Hiermee krijgen we uiteindelijk de auto weer los. De mannen helpen ook nog even om de bagage naar de auto te brengen. We bedanken ze hartelijk. Door alle vertragingen rijden we pas tegen vijf uur Ereentsay binnen. Een nietszeggend grensplaatsje. De motorrijders staan al bij de grens. Misschien halen we de grensovergang nog vandaag. Dan moeten we voor zes uur bij de Russische grens zijn.
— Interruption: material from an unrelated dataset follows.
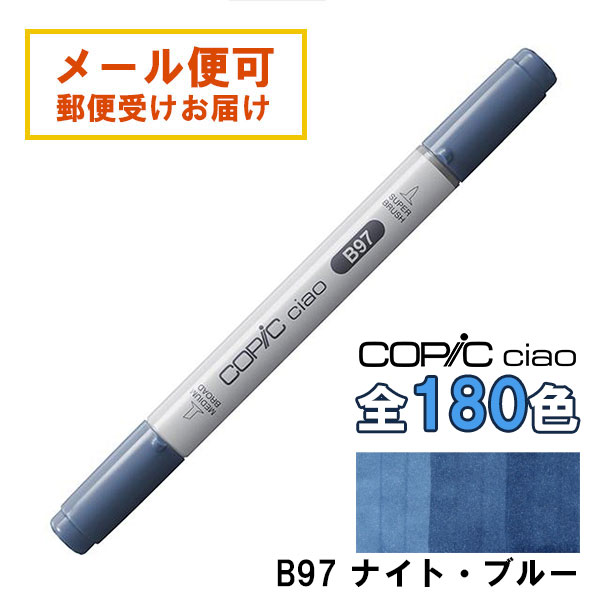楽天市場】コピックチャオ B24 1本 単品 スカイ Sky 青 ブルー COPIC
Mongolië uit zou niet zo moeilijk moeten zijn. Toch blijkt er een probleem met de visa. De visa nummers komen niet voor in de computer. Ook wijst men op de datum entry before 20 july. Wij leggen uit dat dit is om Mongolië in te komen. Vanaf dat moment is het visum 30 dagen geldig. Het komt niet over, maar uiteindelijk zet men de stempels. De Russische grens sluit anders. In Rusland worden we vriendelijk onthaalt en krijgen weer de nodige formulieren om in te vullen. Alle registraties duren lang. Vooral de declaratie voor de auto lijkt een eeuwigheid te duren. De motorinhoud is niet goed ingevuld, het model staat niet vermeld en waar het motorbloknummer staat moet chassisnummer staan en andersom. Het formulier in tweevoud moet opnieuw ingevuld worden. Dit gaat altijd nog sneller dan de registratie in de computer. Ondertussen wordt buiten de auto gecontroleerd. De bagage staat naast de wagen. Tent, open! Het laten zien van de foto helpt deze keer niet. Toch hoeft de tent uiteindelijk niet open. Waarschijnlijk omdat het net begint te regenen. Om kwart voor acht 's avonds rijden we Rusland in. Helaas, de weg is ook hier onverhard. Samen met de regen maakt dit het niet prettiger. Na zo'n twintig kilometer komt er iets van asfalt. Of iets dat het vroeger geweest moet zijn. Zorgvuldig ontwijken we de kuilen. Door het golvend patroon komt de auto zo nu en dan in een cadans. We laten de snelheid zakken. In Borzya, tachtig kilometer voorbij de grens, stoppen we bij een hotelletje. Bij het binnen lopen van het restaurant worden we geweigerd. Geen korte broek! We mogen wel in een achteraf kamertje. Dit willen we niet. We trekken snel een lange broek aan. De ober helpt met de menu kaart. Alles is in het Russisch. Wij zeggen wat we willen eten en hij wijst op de kaart aan waar het staat. Een prima oplossing.